The forward-pass classification of the Deep Convolutional Networks (DCNs) inhibit them to actually understand the scene represented by the image. It is restricted to understand each image as lines and edges. In a quoted section from Neri’s paper,
the conceptual compartmentalisation associated with the bottom-up/top-down dichotomy may be more productively replaced by regarding these two processing modes as intimately integrated into a single adaptive mechanism, possibly providing a more appropriate framework for understanding early visual perception in humans.
In the above quoted section, the integrated mechanism of top-down/ bottom-up dichotomy can be imagined as a multi-pass procedure. Multiple passes through such a network will incrementally define the rich and poor locations on the image. The current scene understanding models use the components to define the scene, rather than using the general setting of the scene to predict the components.

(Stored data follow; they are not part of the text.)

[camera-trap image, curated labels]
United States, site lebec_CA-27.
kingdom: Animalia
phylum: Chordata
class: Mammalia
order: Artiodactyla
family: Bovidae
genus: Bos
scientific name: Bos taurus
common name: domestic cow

Working towards this new scheme of architectures based on scene context would indirectly eliminate computational burden on similar repetitive queries. To understand this better let us consider the following analogy:
If we walk blindfolded in our home, we can navigate the ways much more quickly than navigating through a new building. Such can be the case since we have much more context information on our home than the new building. As we get more and more context information on similar scenes, the parameters of the scenes pass from fine to coarse down the hierarchy closer to the actual input (Refer to the figure). A coarse parameter set describing the home will return initial results much faster than a further down-the-hierarchy fine-parameter set.
This intuition is further strengthened by the interactive activation model which states that the perception of a letter is dependent upon the context of that letter.
The above discussed architecture closely relates to the compositional model proposed by Lee and Mumford. The composition model compartmentalised into visual areas has top-down, bottom-up and horizontal computations.
Another crucial component of such a model should be serial data processing which is emphasised heavily in Hawkins’s Hierarchical Temporal Models. The importance of stream-data is emphasised in the intuition below, which is another question I am currently working towards:
The optic nerve encodes the perceived retinal images and sends it to the neocortex. The neocortex observes data in a stream fashion i.e. data is fed to the neocortex through the sensory input at all times. The brain makes its own internal representation of the observation but when the representation stored in memory, what is actually stored? a representation of the observation, or the representation of the transition of the observations? A representation of the observation might seem obvious to me at first, but a representation based on transitions would be invariant to scale, luminance and rotation making the storage more compact and generalised.